| Selected extract |
House Minority Leader
- In office December 7, 1973 – January 3, 1981
- Deputy: Leslie C. Arends Bob Michel
- Preceded by: Gerald Ford
- Succeeded by: Bob Michel

Leader of the House Republican Conference
- In office December 7, 1973 – January 3, 1981
- Preceded by: Gerald Ford
- Succeeded by: Bob Michel

Chair of the House Republican Policy Committee
- In office January 3, 1965 – December 7, 1973
- Leader: Gerald Ford
- Preceded by: John W. Byrnes
- Succeeded by: Barber Conable

Member of the U.S. House of Representatives from Arizona's 1st district
- In office January 3, 1953 – January 3, 1983
- Preceded by: John Murdock
- Succeeded by: John McCain

Personal details
- Born: John Jacob Rhodes Jr. September 18, 1916 Council Grove, Kansas, U.S.
- Died: August 24, 2003 (aged 86) Mesa, Arizona, U.S.
- Party: Republican
- Spouse: Betty Harvey
- Children: 5, including Jay
- Education: Kansas State University (BA); Harvard University (LLB);

Military service
- Allegiance: United States
- Branch/service: United States Army; United States Air Force;
- Years of service: 1941–1952
- Unit: U.S. Army Air Corps U.S. Army Air Forces Arizona Air National Guard

= John Jacob Rhodes =

American politician (1916–2003)

John Jacob Rhodes Jr. (September 18, 1916 - August 24, 2003) was an American lawyer and politician. A member of the Republican Party, Rhodes served as a U.S. representative from Arizona for thirty years from 1953 to 1983. He was the minority leader in the House of Representatives from 1973 to 1981 and pressed a conservative agenda.

==Early life ==
Rhodes was born in Council Grove, Kansas. He met Calvin Coolidge at the age of eleven and, after shaking hands with the president, reportedly refused to wash his hand for a week. He attended public schools and in 1938 graduated from Kansas State University in Manhattan, Kansas, where he was a member of Beta Theta Pi fraternity and also earned his U.S. Army Reserve commission via the Reserve Officers Training Corps (ROTC). In 1941, he graduated from Harvard Law School, in Cambridge, Massachusetts, and was called to active duty with the United States Army Air Corps, later redesignated the United States Army Air Forces.

| Actions to take |
1. How would you put this sentence from the Rhodes biography into Spanish: "He was the minority leader in the House of Representatives from 1973 to 1981 and pressed a conservative agenda."?
2. Could you retype the Rhodes biography, everything from "Chair of the" down to "Grove, Kansas, U.S."?
You won't need the listing for any of this.

| Source data |
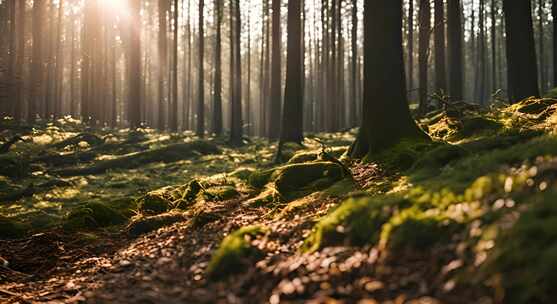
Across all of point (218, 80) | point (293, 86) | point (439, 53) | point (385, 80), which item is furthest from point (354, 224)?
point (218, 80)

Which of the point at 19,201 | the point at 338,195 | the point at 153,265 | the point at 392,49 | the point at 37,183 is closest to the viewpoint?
* * *
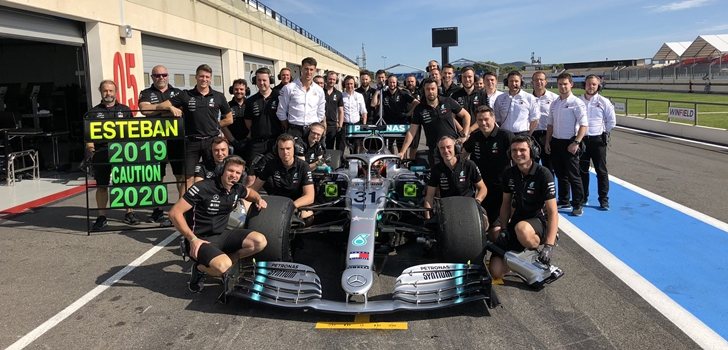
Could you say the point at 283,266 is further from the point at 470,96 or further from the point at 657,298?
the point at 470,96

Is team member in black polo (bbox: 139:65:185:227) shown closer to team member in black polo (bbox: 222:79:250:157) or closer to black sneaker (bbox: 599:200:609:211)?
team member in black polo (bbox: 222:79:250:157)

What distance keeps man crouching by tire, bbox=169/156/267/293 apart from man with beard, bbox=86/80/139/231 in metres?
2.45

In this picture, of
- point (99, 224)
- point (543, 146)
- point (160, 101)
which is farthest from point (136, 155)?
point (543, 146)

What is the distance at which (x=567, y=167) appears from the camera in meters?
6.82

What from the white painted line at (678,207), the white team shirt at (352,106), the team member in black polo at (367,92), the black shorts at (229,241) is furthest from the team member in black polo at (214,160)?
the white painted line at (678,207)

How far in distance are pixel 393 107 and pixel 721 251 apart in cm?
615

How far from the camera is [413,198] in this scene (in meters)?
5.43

| Task-by-task outputs |
1. Fue líder de la minoría en la Cámara de Representantes de 1973 a 1981 e impulsó una agenda conservadora.

2.
Chair of the House Republican Policy Committee
- In office January 3, 1965 – December 7, 1973
- Leader: Gerald Ford
- Preceded by: John W. Byrnes
- Succeeded by: Barber Conable

Member of the U.S. House of Representatives from Arizona's 1st district
- In office January 3, 1953 – January 3, 1983
- Preceded by: John Murdock
- Succeeded by: John McCain

Personal details
- Born: John Jacob Rhodes Jr. September 18, 1916 Council Grove, Kansas, U.S.